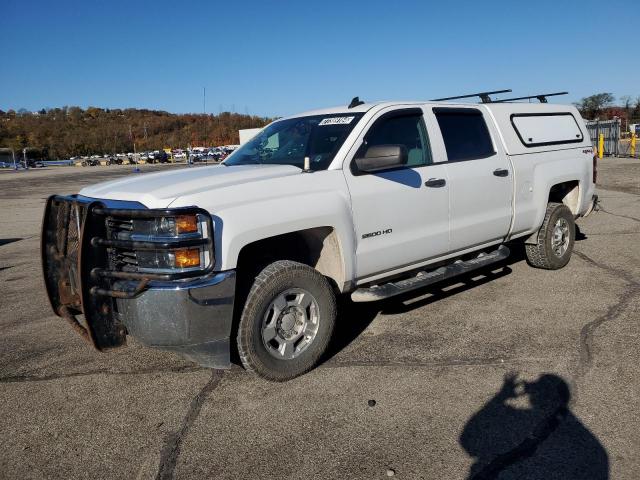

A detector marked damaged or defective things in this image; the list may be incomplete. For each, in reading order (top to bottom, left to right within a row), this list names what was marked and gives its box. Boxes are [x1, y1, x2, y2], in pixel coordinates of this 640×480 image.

cracked asphalt [0, 159, 636, 478]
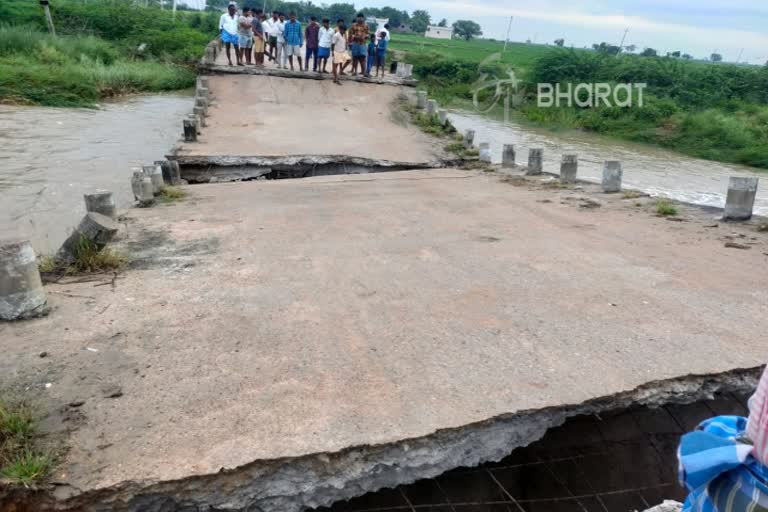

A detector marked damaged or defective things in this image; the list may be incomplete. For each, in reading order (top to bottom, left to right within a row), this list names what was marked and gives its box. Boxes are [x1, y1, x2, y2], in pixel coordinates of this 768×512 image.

damaged road surface [1, 170, 768, 510]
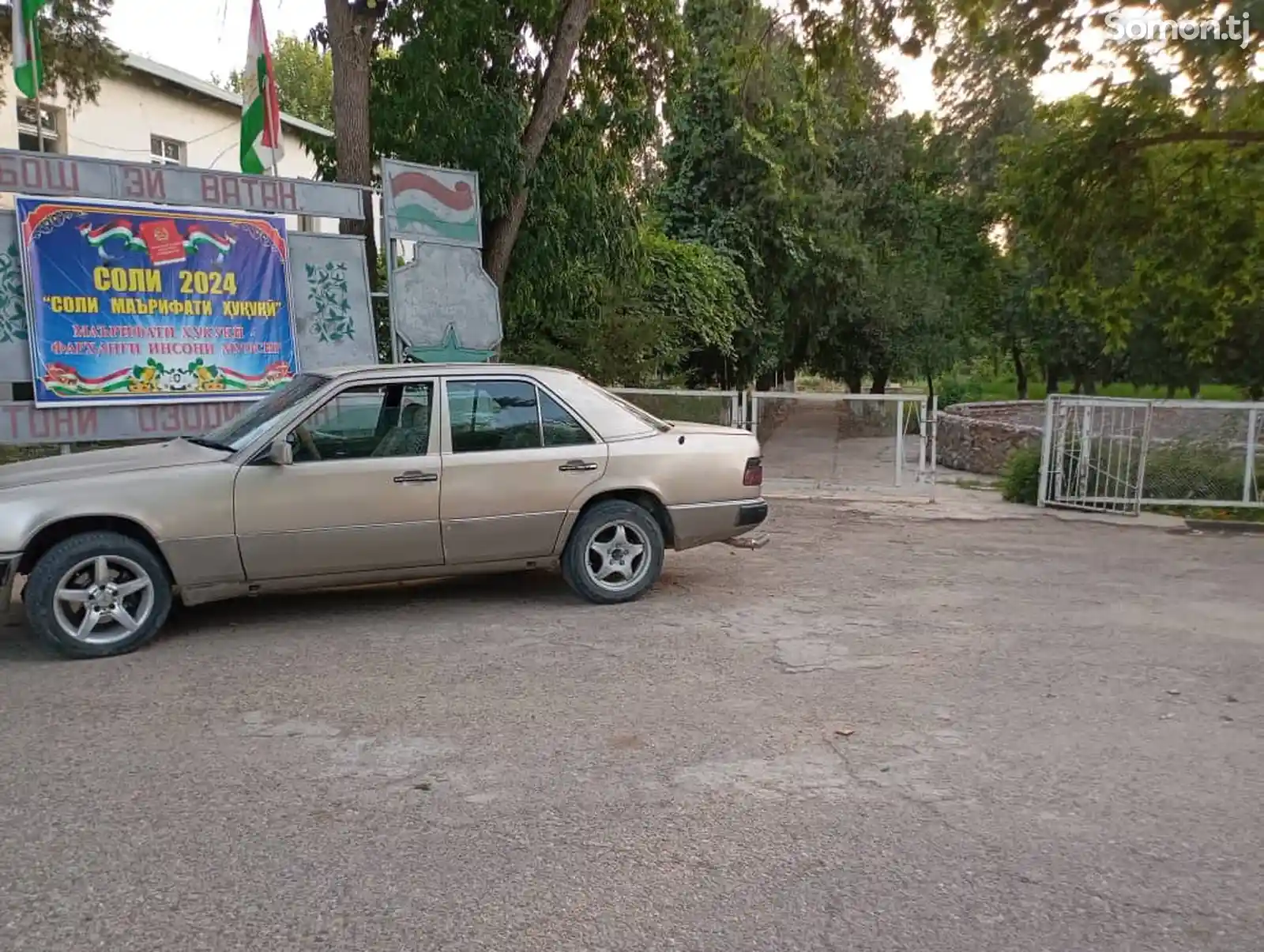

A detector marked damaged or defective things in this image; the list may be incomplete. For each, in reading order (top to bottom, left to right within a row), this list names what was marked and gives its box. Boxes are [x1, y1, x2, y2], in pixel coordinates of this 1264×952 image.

cracked asphalt [2, 502, 1264, 948]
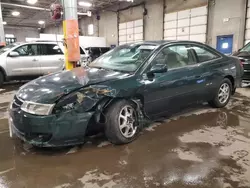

◆ **Required work**
Once the pictures are removed, print all the remaining data exactly as it stands.

◆ **Answer box**
A detector marked damaged or defective things in this image; the list may be incomplete. For each, in reading order (top to bottom, left to right within a row), this list names what was marked and gives its box. Boxes are [x1, y1, x2, y2], in pixel coordinates of this 640×480 image.

cracked asphalt [0, 159, 636, 478]

A detector marked damaged or defective things in this image; the list may be incomplete. For each, in reading order (top to bottom, left to right within a row), this list names what was marked and gives its box. Boxes are [x1, y1, x2, y2], in pixel coordinates of this 768×512 image.

damaged road surface [1, 170, 768, 510]

A detector marked damaged or defective things in this image; the list may be incomplete. For each, in reading order (top to bottom, left to right within a row), this list names what was marked and gives its box. Boxes are [x1, y1, x2, y2], in pixel coordinates of this 1264×952 image.

cracked asphalt [2, 502, 1264, 948]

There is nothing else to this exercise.